** start **
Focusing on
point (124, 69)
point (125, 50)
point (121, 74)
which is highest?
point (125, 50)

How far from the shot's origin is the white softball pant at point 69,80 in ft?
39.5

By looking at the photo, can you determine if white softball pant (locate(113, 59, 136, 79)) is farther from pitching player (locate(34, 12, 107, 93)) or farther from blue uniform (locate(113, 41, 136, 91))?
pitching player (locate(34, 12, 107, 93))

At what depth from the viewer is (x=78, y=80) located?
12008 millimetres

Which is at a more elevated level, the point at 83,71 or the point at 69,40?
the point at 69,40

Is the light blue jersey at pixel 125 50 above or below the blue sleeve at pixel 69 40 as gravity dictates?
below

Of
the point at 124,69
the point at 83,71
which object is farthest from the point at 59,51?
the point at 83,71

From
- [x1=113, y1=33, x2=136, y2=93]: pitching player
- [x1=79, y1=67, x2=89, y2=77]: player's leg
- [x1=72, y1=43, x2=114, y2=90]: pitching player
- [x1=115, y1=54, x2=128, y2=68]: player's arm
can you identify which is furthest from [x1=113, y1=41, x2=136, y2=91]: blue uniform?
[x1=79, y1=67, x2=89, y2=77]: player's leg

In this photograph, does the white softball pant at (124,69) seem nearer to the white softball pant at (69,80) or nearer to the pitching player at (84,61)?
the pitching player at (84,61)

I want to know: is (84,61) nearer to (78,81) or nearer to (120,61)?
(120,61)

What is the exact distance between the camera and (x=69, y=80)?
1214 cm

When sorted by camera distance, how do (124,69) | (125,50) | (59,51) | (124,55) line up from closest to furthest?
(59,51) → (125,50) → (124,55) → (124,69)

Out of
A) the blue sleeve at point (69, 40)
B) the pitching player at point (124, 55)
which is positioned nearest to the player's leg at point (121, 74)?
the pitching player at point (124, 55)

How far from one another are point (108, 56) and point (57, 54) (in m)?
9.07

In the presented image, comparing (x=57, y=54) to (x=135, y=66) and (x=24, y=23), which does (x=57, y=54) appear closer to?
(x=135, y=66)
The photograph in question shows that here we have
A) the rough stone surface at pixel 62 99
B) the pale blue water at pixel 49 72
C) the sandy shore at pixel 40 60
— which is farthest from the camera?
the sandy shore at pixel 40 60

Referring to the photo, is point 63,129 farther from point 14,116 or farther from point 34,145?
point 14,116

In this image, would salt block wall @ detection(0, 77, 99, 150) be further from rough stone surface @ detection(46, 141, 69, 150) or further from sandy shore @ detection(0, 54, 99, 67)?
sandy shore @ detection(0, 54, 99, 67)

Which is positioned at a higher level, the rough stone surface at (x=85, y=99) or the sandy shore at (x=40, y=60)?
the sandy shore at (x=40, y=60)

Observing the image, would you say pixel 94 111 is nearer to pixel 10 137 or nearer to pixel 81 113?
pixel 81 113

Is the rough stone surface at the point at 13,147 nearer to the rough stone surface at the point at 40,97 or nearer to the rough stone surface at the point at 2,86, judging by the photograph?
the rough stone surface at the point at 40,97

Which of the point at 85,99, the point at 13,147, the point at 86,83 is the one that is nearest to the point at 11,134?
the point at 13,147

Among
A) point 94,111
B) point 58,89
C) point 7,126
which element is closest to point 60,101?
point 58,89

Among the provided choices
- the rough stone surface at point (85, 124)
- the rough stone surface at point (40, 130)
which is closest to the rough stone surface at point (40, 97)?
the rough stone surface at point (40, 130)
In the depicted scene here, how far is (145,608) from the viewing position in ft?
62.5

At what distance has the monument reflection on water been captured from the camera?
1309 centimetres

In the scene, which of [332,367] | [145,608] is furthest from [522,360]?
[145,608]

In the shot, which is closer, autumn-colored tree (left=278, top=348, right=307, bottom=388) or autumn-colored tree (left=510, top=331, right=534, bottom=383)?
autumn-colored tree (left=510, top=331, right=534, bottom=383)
** end **
Exercise description
Retype the lines word for word, starting at the line that contains "Among the provided choices" and ending at the final line.

Answer
Among the provided choices
- the rough stone surface at point (85, 124)
- the rough stone surface at point (40, 130)
which is closest to the rough stone surface at point (40, 97)?
the rough stone surface at point (40, 130)
In the depicted scene here, how far is (145,608) from the viewing position in ft?
62.5

At what distance has the monument reflection on water been captured from the camera?
1309 centimetres

In the scene, which of [332,367] | [145,608] is furthest from [522,360]?
[145,608]

In the shot, which is closer, autumn-colored tree (left=278, top=348, right=307, bottom=388) or autumn-colored tree (left=510, top=331, right=534, bottom=383)?
autumn-colored tree (left=510, top=331, right=534, bottom=383)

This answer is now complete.